Paixão profissional – A paixão pela astronomia transformou a vida do atleta e técnico paulista de levantamento de peso olímpico Roberto Fornaciari, 53 anos. Ele abandonou a carreira de 30 anos no esporte e se concentrou na fabricação artesanal de telescópios, ofício que exerce desde 1986. De tanto observar o céu, Fornaciari construiu um observatório no quintal de casa, seu lugar predileto para apreciar o espaço. “Construo telescópios de dia e os testo durante a noite”, diz. Com uma modesta oficina, o astrônomo amador recebe encomendas de amigos há 25 anos e hoje tira o próprio sustento fabricando telescópios. O artesão é membro do grupo paulista de astrônomos amadores chamado Aprendendo_Astronomia (o nome é grafado com o subilhado entre as palavras), que conta com 900 membros na lista de discussão.

Frutos do amadorismo – Astrônomos amadores já realizaram grandes feitos. Em 2009, o astrônomo amador australiano Anthony Wesley descobriu uma “cicatriz” no hemisfério sul de Júpiter, que nunca havia sido notada por astrônomos profissionais. Alguma coisa, possivelmente um meteoroide ou um cometa, atingiu o planeta e foi engolido pela atmosfera de amônia e metano deixando uma marca visível. A descoberta foi uma das mais importantes já feitas por astrônomos amadores.

Mesmo sem a posse de telescópios avançados, astrônomos amadores estão ajudando as agências espaciais a encontrar planetas fora do sistema solar. Qualquer pessoa pode acessar o site PlanetHunters.org, que surgiu em janeiro de 2011, para ajudar a analisar dados gerados pelo observatório espacial Kepler, um caçador de exoplanetas (planetas parecidos com a Terra) da agência espacial americana. Voluntários estudam gráficos originados a partir de imagens do telescópio da Nasa. Ele mede a luz emitida por uma estrela e possíveis interrupções, causada por planetas passando entre o telescópio e a estrela. Até agora, 50 planetas que passaram despercebidos pelos algoritmos da Nasa foram identificados por astrônomos amadores no site.

Os aficionados garantem que não é necessário muito dinheiro para se tornar um astrônomo amador (veja abaixo como montar um teslescópio em casa). Muitos clubes oferecem cursos gratuitos pela internet e promovem encontros regulares para observações.

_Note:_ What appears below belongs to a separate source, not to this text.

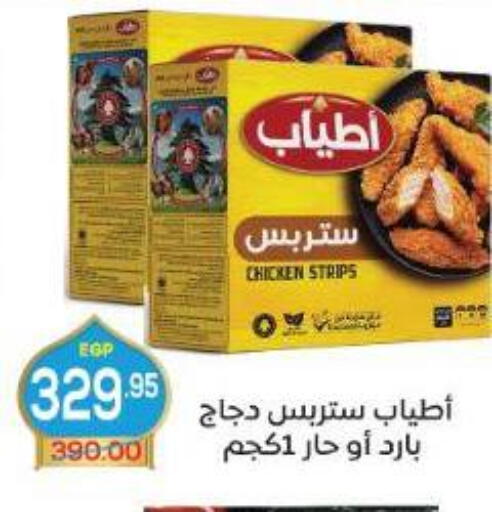 available at اسواق الضحى in Egypt - القاهرة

Mesmo aqueles que só querem experimentar, podem ser facilmente seduzidos, diz Fornaciari. “Basta mostrar o universo pelas lentes de um telescópio para despertar os efeitos mágicos da astronomia”. Wilton Costa, técnico em eletrônica e um dos diretores do Casb, concorda. “Nenhum desenho ou fotografia, por melhor que seja, causa a sensação de satisfação que se obtém ao contemplar o cosmo ao vivo”.